# Researching pork belly to bacon



## Oursmokinghobby (Jul 9, 2019)

i have spent the past couple hours researching the forum about bacon.... hoping to prevent any costly mistakes with our first try. 

We have a Smoke Hallow 38202G Vertical. 

We purchased a nice pork belly (12 pound) at Costco we would like to turn into a simple bacon. Maybe a salt pepper garlic flavor profile. 

I need to purchase the recommended Tender Quick and can then start the curing process. 

What we are having trouble finding is if our smoker goes to a low enough temp to low smoke getting the final step of the smoked bacon process complete. We have read temps ranging from 86 degrees to 120 degrees. 

Any help or suggestions would be appreciated.


----------



## drunkenmeatfist (Jul 9, 2019)

========

- **Set tasks**
A. Copy out the stretch of the pork belly thread from "I need to purchase" through "would be appreciated.".
B. Carry the pork belly thread forward from the point where it stops.

========

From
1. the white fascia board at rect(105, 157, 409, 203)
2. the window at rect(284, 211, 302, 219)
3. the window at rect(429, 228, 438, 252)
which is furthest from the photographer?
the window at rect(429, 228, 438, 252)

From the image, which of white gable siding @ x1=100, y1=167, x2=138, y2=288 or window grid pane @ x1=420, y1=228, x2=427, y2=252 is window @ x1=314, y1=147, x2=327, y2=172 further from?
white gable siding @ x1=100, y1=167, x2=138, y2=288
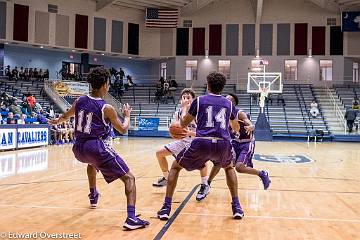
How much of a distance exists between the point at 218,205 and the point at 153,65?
109 feet

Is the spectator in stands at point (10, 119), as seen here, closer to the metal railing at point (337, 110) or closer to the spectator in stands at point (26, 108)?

========

- **Answers for this exercise**
A.
I need to purchase the recommended Tender Quick and can then start the curing process. 

What we are having trouble finding is if our smoker goes to a low enough temp to low smoke getting the final step of the smoked bacon process complete. We have read temps ranging from 86 degrees to 120 degrees. 

Any help or suggestions would be appreciated.

B.
I also wanted to start making my own bacon so last week I started this recipe. I smoked it yesterday. I chose to use my Pit Boss since it could hold lower temps, but the lowest it got was 175. 

http://playingwithfireandsmoke.blogspot.com/2002/10/lynnes-breakfast-bacon.html


----------



## SmokinVOLfan (Jul 9, 2019)

I cold smoke all of my bacon after it is cured. Check out the AMNPS pellet tray. Sit it in your smoker...don't even have to turn the smoker on and get about 11 hours of steady smoke out of it. Here's a pic some I have going in my smoke vault with the AMNPS tray rolling with apple pellets.


----------



## JC in GB (Jul 9, 2019)

I hot smoke my bacon at 190 - 200 degrees F and have gotten great product with no issues.  As with all things BBQ, you need to ignore what others consider a success and concentrate on what you want the finished product to be. 

I use Disco's dry brine, hot smoked, bacon recipe most of the time.  It gives great flavor and is a simple and straight forward approach.

As far as flavorings go, I would try at least one slab of sugar/salt/cure bacon before experimenting with flavors.

My $0.02....

JC


----------



## OldFartFarmer (Jul 9, 2019)

you have a link to Disco's dry brine method ?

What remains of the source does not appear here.